Counting of F-actin-positive cells was performed on 10 randomly chosen microscopic high-power fields (hpf; ×40) of the testicular sections according to Manetti et al. (2013). Total fluorescence (a.u.) of F-actin was measured with the use of ImageJ software (NIH, Bethesda, USA) according to Smolen (1990). Briefly, to calculate total fluorescence per region, mean values for interstitial tissue areas in serial sections were averaged including the background reading with the use of NIS-Elements software and expressed as total fluorescence (a.u).
Relaxin concentration
Relaxin concentration was measured in (100 μL) lysates of control and G-15-treated testes with the use of mouse relaxin 1 ELISA Kit (cat. no. ab213885; Abcam) according to the manufacturer’s protocol. The biological sensitivity of an assay was < 10 pg/mL. For determination of optical density, a spectrophotometer (Labtech LT-4000MS; Labtech International Ltd., Uckfield, UK) with Manta PC analysis software set to 450 nm was used.
Concentrations of relaxin in G-15-treated testes were compared with the control. Relaxin concentration was calculated as picograms per milliliter.

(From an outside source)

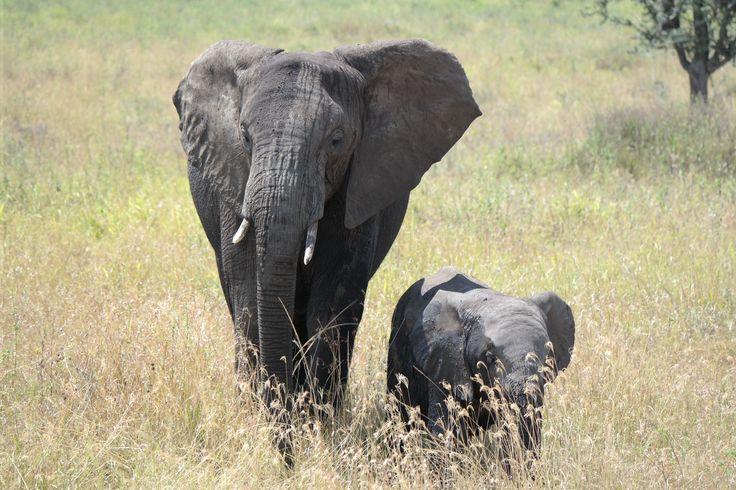 Serengeti, Tanzania (2014)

Determination of Ca2+ concentrations
Control and G-15 testes homogenates were sonicated for 60 s on ice and centrifuged at 10,000g for 15 min. Ca2+ was estimated using Arsenazo III (Sigma-Aldrich, St. Louis, MO, USA) according to the modified method by Michaylova and Ilkova (1971). The intensity of the purple complex formed with the reagent was read at 600 nm in a spectrophotometer (Labtech LT-4000MS; Labtech International Ltd., Uckfield, UK) with Manta PC analysis software. The proteins were estimated by the modified Lowry’s method (Lowry et al. 1951). Concentrations of Ca2+ in G-15-treated testes were compared with the control. The Ca2+ concentrations were calculated as micrograms per milliliter.
Statistical analysis
Each variable was tested by using the Shapiro-Wilk W test for normality. Homogeneity of variance was assessed with Levene’s test. Since the distribution of the variables was normal and the values were homogeneous in variance, all statistical analyses were performed using one-way analysis of variance (ANOVA) followed by Tukey’s post hoc comparison test to determine which values differed significantly from controls. The analysis was made using Statistica software (StatSoft, Tulsa, OK, USA). Data were presented as mean ± SD. Data were considered statistically significant at p < 0.05. All the experimental measurements were performed in triplicate.
Results
Presence of telocytes in mouse testis—SEM, TEM, and immunohistochemical and fluorescence analyses: effect of GPER blockage
In the testicular tissue, SEM analysis was utilized for observation of general interstitial cell topography. Only testis fragments with highly visible and untouched seminiferous tubules were used for analysis (Fig. 1a). The results revealed the presence of TCs in the testis interstitium between seminiferous tubules (Fig. 1b–f). In the control and GPER-blocked testes, TCs were present in both interstitial and peritubular areas and recognized by pale, small round body and very long, thin cellular prolongations (Fig. 1b–f and insert at b). Telocytes were located in close proximity to Leydig cells. The latter cells were recognized by a large polygonal body and short, wide pseudopodia located in groups where single cells tightly adhered to each other (Fig. 1b–e). In addition, TCs were present in between and/or on peritubular cells surrounding the seminiferous tubule’s basement membrane (Fig. 1f). Telocytes were found to be spatially distributed and composed a net-like structure enclosing the interstitial space containing Leydig cells (Fig. 1b–f). On the body surface of TC body, little to no very short and thin cell processes were observed (Fig. 1d). The density of TCs was different by region, and they appeared either singularly or in small groups. More frequently, groups of TCs were observed in the interstitium of GPER-blocked testes when compared to the control (Fig. 1b–d).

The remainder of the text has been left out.